→ **The task**
Write out the wind turbine simulation text word for word, beginning at "where C_1ε = 1.42, C_2ε" and stopping after "user-defined original items.".

→ **Page text**
Because the wind turbine in the calculation model is a rotating component, therefore, this paper adopts the “RNG k-ε” turbulence model [13,14]. The model is derived from the transient “N-S” equation and is treated by a mathematical method called “Renormalization group”. The constant analysis and derivation results in the model are different from the default “Standard k-ε” model, with k and ε items added to the transportation equation, but the form is similar to the k-ε model:

$$\frac{\partial }{\partial t}(\rho k)+\frac{\partial }{\partial x_i}(\rho k{u}_i)=\frac{\partial }{\partial x_j}({\alpha }_k{\mu }_{eff}\frac{\partial x_j}{\partial x_j})+G_k+G_b-\rho \epsilon -Y_M+S_k$$

(1)

$$\frac{\partial }{\partial t}(\rho \epsilon )+\frac{\partial }{\partial x_i}(\rho \epsilon u_i)=\frac{\partial }{\partial x_j}({\alpha }_{\epsilon }{\mu }_{eff}\frac{\partial \epsilon }{\partial x_j})+C_{1\epsilon }\frac{\epsilon }{k}(G_k+C_{3\epsilon }{G}_b)-C_{2\epsilon }\rho \frac{{\epsilon }^2}{k}-R_{\epsilon }+S_{\epsilon }$$

(2)

where C_1ε = 1.42, C_2ε = 1.68, Fluent default value, G_k is the turbulent kinetic energy caused by the average velocity gradient, G_b is the turbulent kinetic energy caused by the average velocity gradient, Y_M is the contribution of wave expansion to the total dissipation rate in compressible turbulence, α_ε and α_k are the k and ε reciprocal of the “TKE Prandtl Number”, and S_k and S_ε are user-defined original items.

The meshing results are shown in Figure 3 and Figure 4. In the process of the impeller rotation, the grid of the rotating region is refreshed and reconstructed at every step to ensure the accuracy of the simulation. The mesh in this region is adaptively encrypted by “meshing”, and a boundary layer is added to the blade wall. The settings of the boundary layer adopt the default option of the “meshing” system, using smooth transitions. The growth rate is 1.2, the transition ratio is 0.272, and the maximum number of layers is five. At the same time, in order to avoid the overlap between the dynamic mesh area and the static mesh area meshing, the junction surfaces of the moving mesh area and the static mesh area are refined, and the “Behavior” option in the advanced meshing settings of the interface is changed from “soft” to “hard”, as shown in Figure 4.

To balance the accuracy of the data and the amount of calculation during the experiment, it is necessary to carry out the grid independence verification experiment. Here, the natural wind speed, u, is selected as 6 m/s, static moment coefficient C_M experiment under different meshing schemes for impeller model, with a blade opening angle of Φ = 80° [15,16,17,18,19]. The experimental results are presented in

Table 2. Grid independent verification scheme.

Scheme	Number of Grids	Node Number	CM
1	3,225,714	722,858	1.4561
2	5,341,874	1,238,897	1.4302
3	7,512,853	1,598,226	1.3822
4	9,371,458	2,368,939	1.3835
5	10,252,393	2,592,826	1.3826

. It can be seen that when the number of grids reaches 7.51 million, the continuous increase of the number of grids has no significant impact on the results of C_M. Therefore, this paper adopts scheme 3 for grid division. That is, the overall number of grids is controlled at about 7.5 million.

→ **Information provided**
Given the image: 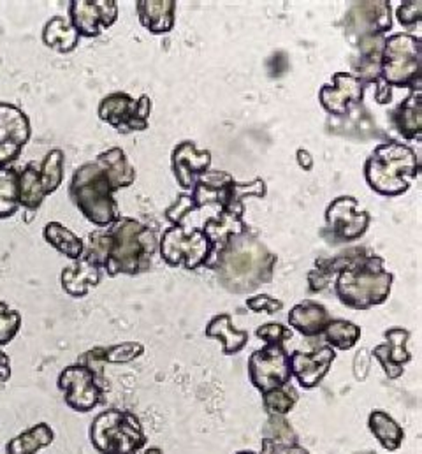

→ **Task result**
where C_1ε = 1.42, C_2ε = 1.68, Fluent default value, G_k is the turbulent kinetic energy caused by the average velocity gradient, G_b is the turbulent kinetic energy caused by the average velocity gradient, Y_M is the contribution of wave expansion to the total dissipation rate in compressible turbulence, α_ε and α_k are the k and ε reciprocal of the “TKE Prandtl Number”, and S_k and S_ε are user-defined original items.